Prendes un incienso, se termina la canción y abres otra botella de vino. Qué sensación tan familiar y escenario tan marchito. Riendo abrazados como si la historia nunca tuviera final, haciendo una pausa para mirarte y pensar: «que paz, ojalá me quede por siempre aquí con mi mejor amigo del pasado». Ahí era vivaz. Lo recuerdo, lo recuerdo porque soy una artista. Los artistas tienen que prestar atención a cada detalle, a los colores, a la energía, si no, ¿cómo plasmarían las emociones en aquello que tanto nos gusta? Es una maldición. Yo tengo la mía: tengo tu olor, tu sillón sucio, la luz de la luna por la ventana, el espejo roto del que nunca te deshiciste, el rosa y el rojo.  
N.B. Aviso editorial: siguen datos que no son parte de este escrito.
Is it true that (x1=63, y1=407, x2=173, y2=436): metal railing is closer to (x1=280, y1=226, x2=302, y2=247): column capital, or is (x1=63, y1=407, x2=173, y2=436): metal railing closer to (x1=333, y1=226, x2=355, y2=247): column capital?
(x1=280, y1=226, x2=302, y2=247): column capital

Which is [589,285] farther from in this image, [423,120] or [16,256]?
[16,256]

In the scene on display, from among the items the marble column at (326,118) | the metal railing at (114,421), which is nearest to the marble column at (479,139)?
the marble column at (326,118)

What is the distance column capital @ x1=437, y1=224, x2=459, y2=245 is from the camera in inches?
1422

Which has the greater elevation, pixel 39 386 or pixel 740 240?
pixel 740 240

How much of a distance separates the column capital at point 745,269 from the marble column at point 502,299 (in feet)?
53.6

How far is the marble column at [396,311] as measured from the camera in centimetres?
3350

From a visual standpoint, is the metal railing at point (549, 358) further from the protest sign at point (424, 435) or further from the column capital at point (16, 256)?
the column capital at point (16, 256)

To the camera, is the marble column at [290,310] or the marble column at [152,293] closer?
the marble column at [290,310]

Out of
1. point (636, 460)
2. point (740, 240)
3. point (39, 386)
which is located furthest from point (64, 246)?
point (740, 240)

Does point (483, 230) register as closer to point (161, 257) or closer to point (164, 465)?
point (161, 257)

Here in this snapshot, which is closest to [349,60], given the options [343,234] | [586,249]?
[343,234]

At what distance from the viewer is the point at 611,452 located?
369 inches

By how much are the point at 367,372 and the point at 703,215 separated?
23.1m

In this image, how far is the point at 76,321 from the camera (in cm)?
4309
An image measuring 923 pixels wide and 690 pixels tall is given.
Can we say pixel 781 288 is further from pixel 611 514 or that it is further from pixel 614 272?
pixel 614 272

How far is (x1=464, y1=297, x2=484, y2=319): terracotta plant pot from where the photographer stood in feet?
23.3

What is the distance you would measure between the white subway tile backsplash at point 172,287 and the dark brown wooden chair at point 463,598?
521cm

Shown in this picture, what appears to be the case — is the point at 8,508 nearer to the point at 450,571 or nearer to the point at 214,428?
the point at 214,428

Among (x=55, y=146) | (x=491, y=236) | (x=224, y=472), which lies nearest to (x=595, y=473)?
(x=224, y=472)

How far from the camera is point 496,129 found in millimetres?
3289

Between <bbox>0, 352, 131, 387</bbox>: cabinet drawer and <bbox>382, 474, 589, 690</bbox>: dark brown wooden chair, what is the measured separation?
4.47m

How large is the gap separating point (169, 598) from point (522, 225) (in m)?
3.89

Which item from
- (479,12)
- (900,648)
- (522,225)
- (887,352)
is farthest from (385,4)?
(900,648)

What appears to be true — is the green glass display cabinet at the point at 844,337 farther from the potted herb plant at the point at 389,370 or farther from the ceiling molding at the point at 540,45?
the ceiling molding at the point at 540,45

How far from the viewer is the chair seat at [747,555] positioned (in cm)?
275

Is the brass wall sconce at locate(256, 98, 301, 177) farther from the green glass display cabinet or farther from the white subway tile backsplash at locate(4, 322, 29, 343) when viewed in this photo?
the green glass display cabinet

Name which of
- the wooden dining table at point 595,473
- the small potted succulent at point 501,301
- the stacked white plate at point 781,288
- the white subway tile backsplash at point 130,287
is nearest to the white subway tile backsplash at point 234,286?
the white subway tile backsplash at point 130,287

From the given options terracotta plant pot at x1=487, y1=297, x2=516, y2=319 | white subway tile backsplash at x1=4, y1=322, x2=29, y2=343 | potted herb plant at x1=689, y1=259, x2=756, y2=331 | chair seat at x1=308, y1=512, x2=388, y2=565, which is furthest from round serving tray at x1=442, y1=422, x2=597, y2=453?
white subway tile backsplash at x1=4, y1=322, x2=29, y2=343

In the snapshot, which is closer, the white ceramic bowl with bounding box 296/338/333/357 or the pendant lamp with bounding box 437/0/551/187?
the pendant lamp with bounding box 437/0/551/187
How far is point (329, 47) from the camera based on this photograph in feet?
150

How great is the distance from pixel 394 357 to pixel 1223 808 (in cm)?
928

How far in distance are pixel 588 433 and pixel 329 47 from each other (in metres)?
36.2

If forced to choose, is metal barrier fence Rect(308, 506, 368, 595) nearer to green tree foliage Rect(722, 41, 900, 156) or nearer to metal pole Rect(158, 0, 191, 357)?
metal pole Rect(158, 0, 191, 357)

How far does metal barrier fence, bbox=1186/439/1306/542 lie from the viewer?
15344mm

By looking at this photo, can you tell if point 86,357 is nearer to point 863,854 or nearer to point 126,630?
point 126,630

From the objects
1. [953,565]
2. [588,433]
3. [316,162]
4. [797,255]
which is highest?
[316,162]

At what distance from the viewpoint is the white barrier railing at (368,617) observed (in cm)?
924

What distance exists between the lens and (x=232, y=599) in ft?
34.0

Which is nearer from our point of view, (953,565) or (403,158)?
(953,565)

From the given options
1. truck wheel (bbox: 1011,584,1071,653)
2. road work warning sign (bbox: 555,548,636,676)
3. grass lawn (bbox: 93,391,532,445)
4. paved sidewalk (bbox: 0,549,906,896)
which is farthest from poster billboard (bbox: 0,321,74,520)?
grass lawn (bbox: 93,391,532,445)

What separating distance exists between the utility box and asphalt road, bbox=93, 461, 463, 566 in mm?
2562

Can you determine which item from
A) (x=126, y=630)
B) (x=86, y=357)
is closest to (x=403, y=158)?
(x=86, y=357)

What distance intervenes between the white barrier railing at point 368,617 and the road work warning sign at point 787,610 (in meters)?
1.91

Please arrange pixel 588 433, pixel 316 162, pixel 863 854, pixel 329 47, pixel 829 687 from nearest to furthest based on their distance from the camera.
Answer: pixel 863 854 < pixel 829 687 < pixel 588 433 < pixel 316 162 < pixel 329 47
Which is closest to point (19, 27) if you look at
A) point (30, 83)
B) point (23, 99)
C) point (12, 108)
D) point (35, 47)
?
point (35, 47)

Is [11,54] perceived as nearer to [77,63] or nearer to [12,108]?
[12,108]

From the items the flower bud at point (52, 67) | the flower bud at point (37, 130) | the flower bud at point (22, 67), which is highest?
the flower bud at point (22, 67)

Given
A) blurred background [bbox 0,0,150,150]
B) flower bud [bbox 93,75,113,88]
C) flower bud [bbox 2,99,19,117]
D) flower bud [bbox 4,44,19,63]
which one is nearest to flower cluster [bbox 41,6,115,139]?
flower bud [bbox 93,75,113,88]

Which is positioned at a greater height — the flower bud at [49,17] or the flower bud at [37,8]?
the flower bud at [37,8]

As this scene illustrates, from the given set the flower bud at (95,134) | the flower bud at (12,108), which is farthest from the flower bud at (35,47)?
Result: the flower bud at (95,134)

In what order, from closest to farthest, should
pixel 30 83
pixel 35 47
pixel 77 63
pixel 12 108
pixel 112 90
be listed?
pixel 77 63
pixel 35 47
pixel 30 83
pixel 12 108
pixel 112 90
Te agarras el cabello, te pones la falda verde y el collar que te protege. Te paras fuera de la puerta sabiendo que al otro lado solo está el final. Nunca había sentido realmente lo que era dejar el corazón del otro lado. Aun así, entré a decir adiós con una sonrisa a la única persona que podía reconocer cuando la fingía. Ya nada era cálido. Luz blanca, diciembre, alcohol barato en el aire y dos metros de distancia. Una pequeña plática, pretendiendo que no sabemos las palabras que se vienen.  Creí que sería una conversación, más bien fue un monólogo. Lo único que quedó, fue en mi cara el color que solía ser tuyo después de dos largas horas de tanto llorar.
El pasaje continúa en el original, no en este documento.